1st & 3rd County Governor of Kitui
- In office March 2013 – 22 August 2017
- Deputy: Peninah Malonza
- Preceded by: Position established
- Succeeded by: Charity Ngilu
- Incumbent
- Assumed office 22 August 2022
- Deputy: Augustine Kanani
- Preceded by: Charity Ngilu

Personal details
- Born: 1952 (age 73–74)
- Spouse: Edith Malombe

= Julius Malombe =

Kenyan politician

Dr. Julius Makau Malombe, EGH is a Kenyan politician and the first and current elected Governor of Kitui County. He is elected on a Wiper Democratic Movement-Kenya (WDM-K) which he won the 2013 elections garnering 163,904 votes. He defended his seat on Wiper ticket in the 2017 general election but lost to Charity Ngilu coming third behind former senator David Musila however he recaptured the seat and won after the 9 August 2022 gubernatorial elections with 198,004 votes defeating former senator David Musila who had 114,606 votes and Jonathan with 10,639 votes. As the pioneer governor of Kitui he is credited with much of the development gains made in the region. On 12 December 2022 Dr. Malombe was awarded the Elder of The Golden Heart by President William Ruto.

== Education ==
Dr. Malombe began his studies at Matinyani Primary School before moving on to Matinyani Secondary School to complete his O' Levels. He went on to enroll at the University of Nairobi to study a bachelor's in economics. He completed his masters and PhD from Birmingham University, UK.

== Political history ==
Hon.Dr.Malombe joined politics in 2012 upon being nominated as the Kitui gubernatorial candidate by the Wiper Democratic Movement Kenya (WDM-K). He successfully campaigned and was duly elected as the first governor of Kitui County after the 4 March Elections by garnering 163,904 votes defeating Julius Kiema Kilonzo of NARC who had 85,723 votes and Philip Nzamba Kitonga of National Labour Party with 24,574 votes.
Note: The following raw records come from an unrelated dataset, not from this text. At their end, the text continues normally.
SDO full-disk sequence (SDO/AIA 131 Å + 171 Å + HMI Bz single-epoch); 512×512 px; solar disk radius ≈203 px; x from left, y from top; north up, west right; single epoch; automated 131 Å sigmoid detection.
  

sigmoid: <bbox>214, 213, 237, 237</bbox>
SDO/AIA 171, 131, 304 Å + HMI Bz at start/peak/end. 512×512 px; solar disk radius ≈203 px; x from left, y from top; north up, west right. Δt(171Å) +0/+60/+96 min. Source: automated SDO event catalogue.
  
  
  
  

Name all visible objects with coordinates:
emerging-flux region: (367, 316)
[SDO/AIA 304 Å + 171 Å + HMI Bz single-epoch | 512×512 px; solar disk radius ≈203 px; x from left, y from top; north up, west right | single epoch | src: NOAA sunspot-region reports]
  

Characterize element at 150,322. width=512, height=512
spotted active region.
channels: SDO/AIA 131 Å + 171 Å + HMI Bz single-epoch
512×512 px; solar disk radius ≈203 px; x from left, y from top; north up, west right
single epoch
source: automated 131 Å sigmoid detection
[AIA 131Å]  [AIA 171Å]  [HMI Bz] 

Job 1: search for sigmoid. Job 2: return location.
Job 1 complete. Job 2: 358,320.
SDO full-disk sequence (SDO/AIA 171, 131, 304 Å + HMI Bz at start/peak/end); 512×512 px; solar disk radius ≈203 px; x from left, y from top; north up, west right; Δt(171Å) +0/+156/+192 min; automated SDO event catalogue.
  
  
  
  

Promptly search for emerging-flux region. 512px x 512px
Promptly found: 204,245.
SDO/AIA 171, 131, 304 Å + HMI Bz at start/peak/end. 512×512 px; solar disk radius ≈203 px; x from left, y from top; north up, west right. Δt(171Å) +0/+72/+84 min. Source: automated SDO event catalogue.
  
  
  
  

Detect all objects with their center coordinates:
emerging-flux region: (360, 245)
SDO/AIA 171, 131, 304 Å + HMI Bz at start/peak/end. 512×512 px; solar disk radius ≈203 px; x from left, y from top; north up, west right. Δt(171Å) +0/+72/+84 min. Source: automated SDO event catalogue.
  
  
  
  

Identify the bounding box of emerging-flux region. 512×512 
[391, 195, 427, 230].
He was unsuccessfully in defending his seat in the 2017 elections losing to Charity Ngilu.

In 2019 Dr.Malombe was appointed by President Uhuru Kenyatta as the Chairperson of Kenya Water Towers Agency for a period of 3 years in a gazette notice 3 May 2019.

Hon Dr. Malombe was given a direct nomination by Wiper Democratic Movement Kenya(WDM-K) which was contested in court by Julius Kiema Kilonzo. The court ruled for nominations to be held by Wiper party which Dr. Malombe won and thereafter contested the gubernatorial elections and was duly elected as the 3rd Governor of Kitui after garnering 198,004 votes.

== Awards ==
On 12 December 2022, Dr. Malombe was awarded the Elder of The Golden Heart by President William Ruto.